The surest way to create more and better jobs in Greater Louisville is for those of us who live and work here to buy locally whenever possible. To be clear, Louisville (like every region) is at its best when its local businesses are thriving and providing good jobs. The impact of local people patronizing locally-owned businesses simply can’t be overstated.
Studies indicate that independent and locally owned retailers and restaurants return about 55 percent of all their revenue to the local economy. Research by business data company Civic Economics suggests the large big-box chain stores recirculate only about 13 percent of their revenue within the local markets that host its stores. While local independent businesses are usually easy to identify, it is important to remember that many of the smaller nationally-branded chains are actually operated by locally-based franchisees and appreciate your support.
Of course, most of our locally owned businesses are also small businesses. There are about 57,000 businesses in the Louisville MSA with the vast majority locally-owned small businesses and proprietorships. These local small business owners and their employees are our neighbors, community volunteers and youth league coaches.
Though a shopper may occasionally save money by purchasing from big national chains, there are tradeoffs to consider. Consider the added cost placed on the environment when we purchase items that are produced faraway, then transported to this area. Food shipped cross-country carries a much greater environmental impact than food grown on a nearby farm. And who could ever argue against the taste of locally grown farm products when compared to canned goods or produce shipped in from the coasts?
If you prefer to shop from your couch the good news is that many of our local small businesses have now a robust online presence. And a growing number of big companies that support ecommerce, like Amazon, Café Press and UPS, are part of Louisville’s robust logistics industry employing over 40,000 local people.

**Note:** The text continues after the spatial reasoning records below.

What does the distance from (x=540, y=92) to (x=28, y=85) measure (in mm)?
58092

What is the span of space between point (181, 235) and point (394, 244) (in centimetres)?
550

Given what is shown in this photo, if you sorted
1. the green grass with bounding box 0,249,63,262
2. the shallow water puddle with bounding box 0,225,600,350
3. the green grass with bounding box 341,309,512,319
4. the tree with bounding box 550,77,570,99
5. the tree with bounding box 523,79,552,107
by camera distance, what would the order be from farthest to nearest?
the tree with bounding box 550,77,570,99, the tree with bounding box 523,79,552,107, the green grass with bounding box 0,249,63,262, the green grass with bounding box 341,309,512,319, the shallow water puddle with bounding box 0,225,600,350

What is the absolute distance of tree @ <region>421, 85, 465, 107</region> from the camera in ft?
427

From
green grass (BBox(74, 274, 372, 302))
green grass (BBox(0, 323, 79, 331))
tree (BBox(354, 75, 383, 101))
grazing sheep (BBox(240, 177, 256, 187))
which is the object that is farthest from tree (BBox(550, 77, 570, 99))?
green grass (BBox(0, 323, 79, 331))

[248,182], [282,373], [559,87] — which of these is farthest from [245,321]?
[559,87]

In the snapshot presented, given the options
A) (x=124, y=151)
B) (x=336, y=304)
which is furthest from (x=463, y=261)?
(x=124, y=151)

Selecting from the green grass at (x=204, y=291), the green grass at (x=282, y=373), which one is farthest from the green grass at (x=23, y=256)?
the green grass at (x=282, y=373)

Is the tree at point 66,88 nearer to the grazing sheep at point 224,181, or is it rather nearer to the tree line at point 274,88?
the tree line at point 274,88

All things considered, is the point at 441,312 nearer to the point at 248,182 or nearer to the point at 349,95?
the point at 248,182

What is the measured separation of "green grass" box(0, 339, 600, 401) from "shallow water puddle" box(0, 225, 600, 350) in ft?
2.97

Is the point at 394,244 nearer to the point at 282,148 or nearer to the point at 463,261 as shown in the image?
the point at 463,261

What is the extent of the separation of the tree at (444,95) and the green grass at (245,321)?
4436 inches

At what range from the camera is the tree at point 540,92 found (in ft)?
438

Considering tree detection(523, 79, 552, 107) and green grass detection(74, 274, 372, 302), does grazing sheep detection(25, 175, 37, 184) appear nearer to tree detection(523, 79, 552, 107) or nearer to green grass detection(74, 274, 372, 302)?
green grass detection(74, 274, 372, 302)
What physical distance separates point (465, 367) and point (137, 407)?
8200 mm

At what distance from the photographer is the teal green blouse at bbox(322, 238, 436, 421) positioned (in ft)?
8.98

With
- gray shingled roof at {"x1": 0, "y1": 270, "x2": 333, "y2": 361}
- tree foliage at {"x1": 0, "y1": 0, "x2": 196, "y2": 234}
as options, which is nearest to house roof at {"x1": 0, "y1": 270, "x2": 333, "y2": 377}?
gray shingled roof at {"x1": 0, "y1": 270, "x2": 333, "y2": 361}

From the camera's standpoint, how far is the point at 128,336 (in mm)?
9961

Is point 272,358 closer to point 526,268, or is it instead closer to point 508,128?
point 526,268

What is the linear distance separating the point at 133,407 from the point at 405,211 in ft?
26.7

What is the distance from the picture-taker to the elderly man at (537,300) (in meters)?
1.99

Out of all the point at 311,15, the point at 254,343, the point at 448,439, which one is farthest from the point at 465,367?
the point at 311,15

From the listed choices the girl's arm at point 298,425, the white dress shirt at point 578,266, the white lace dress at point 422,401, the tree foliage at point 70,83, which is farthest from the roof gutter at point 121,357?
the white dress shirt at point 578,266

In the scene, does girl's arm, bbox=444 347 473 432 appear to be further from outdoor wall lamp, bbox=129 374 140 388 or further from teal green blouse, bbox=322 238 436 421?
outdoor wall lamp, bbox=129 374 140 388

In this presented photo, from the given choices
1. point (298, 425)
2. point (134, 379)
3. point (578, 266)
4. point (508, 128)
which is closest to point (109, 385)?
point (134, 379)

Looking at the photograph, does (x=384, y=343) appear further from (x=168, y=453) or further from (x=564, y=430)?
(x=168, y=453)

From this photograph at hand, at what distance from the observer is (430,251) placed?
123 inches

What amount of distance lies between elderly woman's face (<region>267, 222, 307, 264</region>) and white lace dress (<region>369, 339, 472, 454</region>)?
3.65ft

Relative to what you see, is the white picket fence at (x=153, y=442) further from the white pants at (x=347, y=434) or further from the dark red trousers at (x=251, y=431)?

Most of us understand the importance of buying local as it relates to retail consumer purchases, but let’s not forget professional services. I’ve always found it curious that some companies hire New York law firms charging three times the hourly rate of our very fine locally-based law firms — firms that in many cases employ lawyers educated in the very same law schools. Same goes for accounting firms, architects, engineering companies, construction companies, consultants, and other professional service firms based here. Sometimes “50+ miles and a briefcase” should not be the primary consideration.
While purchasing managers are pressured to get the best prices, there is value beyond price in terms of cycle time, service and delivery costs that comes with using locally-based suppliers. If purchasing agents based here will make a concerted effort to use more locally-based suppliers it will lead to billions more flowing through our local economy resulting to even more jobs. This is particularly true when it comes to corporations buying from our local entrepreneurs and minority businesses, who oftentimes struggle to even get a meeting with purchasing. Buy-local is home-grown economic development that everyone can understand.
Finally, supporting our local businesses goes beyond buying their products and services; it includes backing businesses even when they stumble. Papa John’s Corporation is one of our region’s largest local headquarters, employing 2000 local people. This company deserves our support, not our scorn. No one excuses their founder’s remarks, but the If Papa John’s corporate future is threatened, so too is the livelihood of thousands of area families and other businesses that depend on them. Our region’s economic security is far more secure when our locally-based businesses are valued, and that is especially true for that precious handful of large public companies that choose to headquarter here.
There are many ways to approach economic development and many organizations, including GLI, working to grow our regional economy. Buying local and supporting local businesses is something each of us can do to accelerate the regional economy so businesses succeed and people thrive.